**Provided passage**

+ + + +

Repository for experimenting with different inter-epoch shuffling methods in data parallel training of neural networks.
This repository is dedicated to the exploration of various techniques for shuffling data between epochs during the training of neural networks. The primary goals of this research project are:
- Reducing Communication Overhead: Find methods that require less communication between nodes/ranks in distributed training environments.
- Sequential Data Access: Develop strategies that allow for sequential data access during training.
- Maintaining Quality Metrics: Ensure that the quality of models trained using these shuffling methods remains state-of-the-art (SOTA).
- Identify efficient data shuffling techniques for neural network training.
- Investigate ways to minimize communication overhead in distributed training setups.
- Preserve or improve the quality of trained models while optimizing data shuffling.
This repository is relevant for you if:
- You're interested in speeding up the training of neural networks by reducing shuffling overhead.
- You're exploring the usage of Data Parallelism (DDP) on a Slurm cluster.
- You're curious about innovative techniques for managing data in deep learning projects.
- Clone the repository
- Install requirements.txt
- Adjust the system-config.yaml file to your needs
- Add your own run-config in the run-configs folder
Slurm Cluster: 5. Add your own Slurm batch script in the slurm folder 6. Submit the Slurm job
Local (4 processes fixed!, CPU execution): 5. torchrun --nproc_per_node=4 main.py --config_path=run-configs/.yaml
The repository is organized as follows:
.

+ + + +

(Source data)
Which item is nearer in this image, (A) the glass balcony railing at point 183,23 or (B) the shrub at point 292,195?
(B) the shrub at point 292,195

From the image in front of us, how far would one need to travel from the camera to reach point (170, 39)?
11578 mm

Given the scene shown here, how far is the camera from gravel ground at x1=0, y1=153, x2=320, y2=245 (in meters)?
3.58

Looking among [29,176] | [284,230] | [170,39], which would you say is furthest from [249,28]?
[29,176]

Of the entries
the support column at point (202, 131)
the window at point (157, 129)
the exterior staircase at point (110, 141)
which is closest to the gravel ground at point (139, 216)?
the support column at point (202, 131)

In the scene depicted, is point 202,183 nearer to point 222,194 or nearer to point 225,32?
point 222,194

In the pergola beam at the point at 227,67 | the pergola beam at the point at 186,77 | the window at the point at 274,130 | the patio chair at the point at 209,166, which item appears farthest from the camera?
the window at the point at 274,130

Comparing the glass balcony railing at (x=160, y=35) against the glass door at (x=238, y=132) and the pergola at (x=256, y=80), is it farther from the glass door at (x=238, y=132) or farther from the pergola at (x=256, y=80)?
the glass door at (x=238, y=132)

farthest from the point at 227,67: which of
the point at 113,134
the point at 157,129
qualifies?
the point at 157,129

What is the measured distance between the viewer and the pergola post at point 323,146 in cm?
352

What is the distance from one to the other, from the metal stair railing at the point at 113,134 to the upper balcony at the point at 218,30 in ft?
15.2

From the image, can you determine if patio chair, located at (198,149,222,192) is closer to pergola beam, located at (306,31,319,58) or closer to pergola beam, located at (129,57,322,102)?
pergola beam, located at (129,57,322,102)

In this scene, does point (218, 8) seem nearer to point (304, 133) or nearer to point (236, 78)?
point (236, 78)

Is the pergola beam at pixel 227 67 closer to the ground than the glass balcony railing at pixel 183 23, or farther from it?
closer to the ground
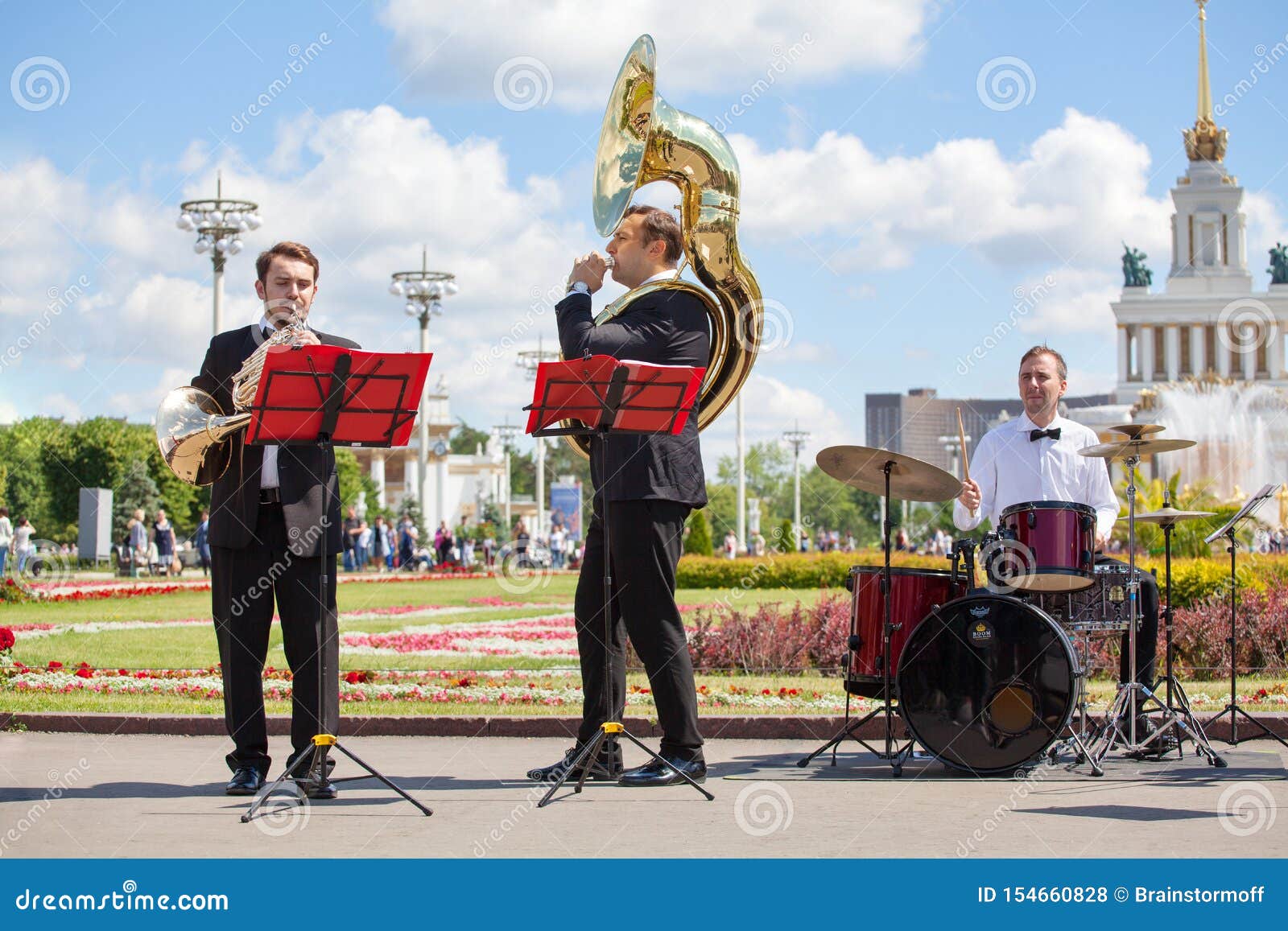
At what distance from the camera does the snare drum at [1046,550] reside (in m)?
7.12

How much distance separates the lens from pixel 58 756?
7.82m

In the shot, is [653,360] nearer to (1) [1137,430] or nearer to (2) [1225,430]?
(1) [1137,430]

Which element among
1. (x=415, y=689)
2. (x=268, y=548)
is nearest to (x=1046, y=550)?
(x=268, y=548)

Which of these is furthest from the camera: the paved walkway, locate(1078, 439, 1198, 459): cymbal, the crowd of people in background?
the crowd of people in background

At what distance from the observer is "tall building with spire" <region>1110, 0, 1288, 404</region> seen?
336 ft

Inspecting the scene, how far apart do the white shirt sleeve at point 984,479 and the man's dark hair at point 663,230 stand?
203 centimetres

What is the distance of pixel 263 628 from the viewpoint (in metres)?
6.54

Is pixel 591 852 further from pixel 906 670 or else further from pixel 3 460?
pixel 3 460

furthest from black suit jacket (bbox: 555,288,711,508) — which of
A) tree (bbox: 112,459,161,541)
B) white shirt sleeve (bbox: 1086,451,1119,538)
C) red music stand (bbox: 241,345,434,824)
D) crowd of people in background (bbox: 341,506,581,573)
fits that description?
tree (bbox: 112,459,161,541)

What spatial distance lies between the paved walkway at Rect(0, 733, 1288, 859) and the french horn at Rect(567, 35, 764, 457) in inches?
69.5

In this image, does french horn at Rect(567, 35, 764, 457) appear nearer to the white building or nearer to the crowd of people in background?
the crowd of people in background

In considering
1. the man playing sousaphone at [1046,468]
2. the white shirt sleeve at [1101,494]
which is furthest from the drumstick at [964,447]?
the white shirt sleeve at [1101,494]

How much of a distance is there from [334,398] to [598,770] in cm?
215
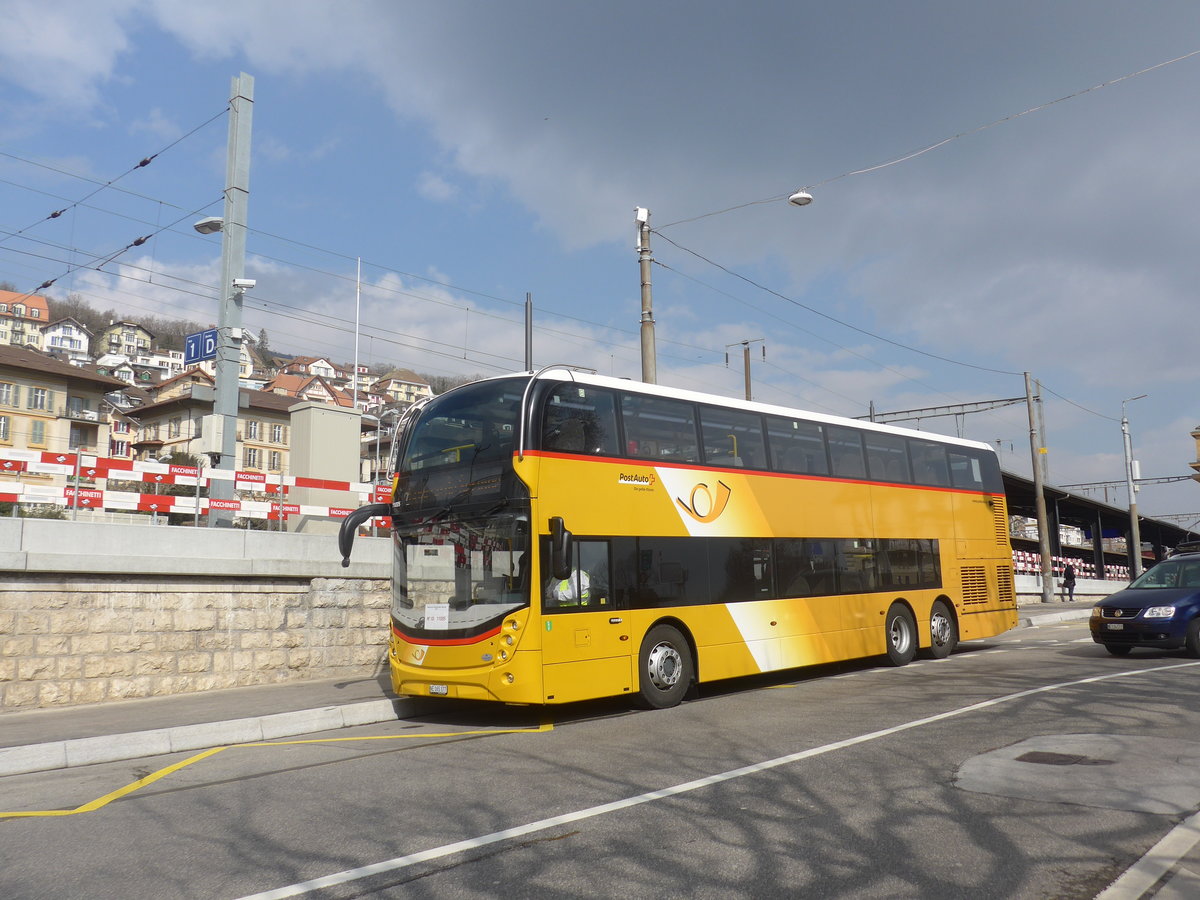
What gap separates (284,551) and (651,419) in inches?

+ + + +

**What to do**
1: Using the repository description, decide for each statement below whether it agrees with the text. Answer yes or no, and quote the words from the text that decide it.
(a) Local execution runs 4 processes on the CPU.
(b) One goal is to allow random data access during training.
(c) The setup steps include installing requirements.txt.
2: Find every line of the records that contains the word "nearer", and copy each of those lines.

**Answers for the exercise**
1:
(a) Yes: "Local (4 processes fixed!, CPU execution)"
(b) No: "Develop strategies that allow for sequential data access during training."
(c) Yes: "Install requirements.txt"

2:
Which item is nearer in this image, (A) the glass balcony railing at point 183,23 or (B) the shrub at point 292,195?
In the scene depicted, is point 202,183 nearer to point 222,194 or nearer to point 225,32?
In this scene, does point (218, 8) seem nearer to point (304, 133) or nearer to point (236, 78)?
In the shot, is [653,360] nearer to (1) [1137,430] or nearer to (2) [1225,430]?
In this image, does french horn at Rect(567, 35, 764, 457) appear nearer to the white building or nearer to the crowd of people in background?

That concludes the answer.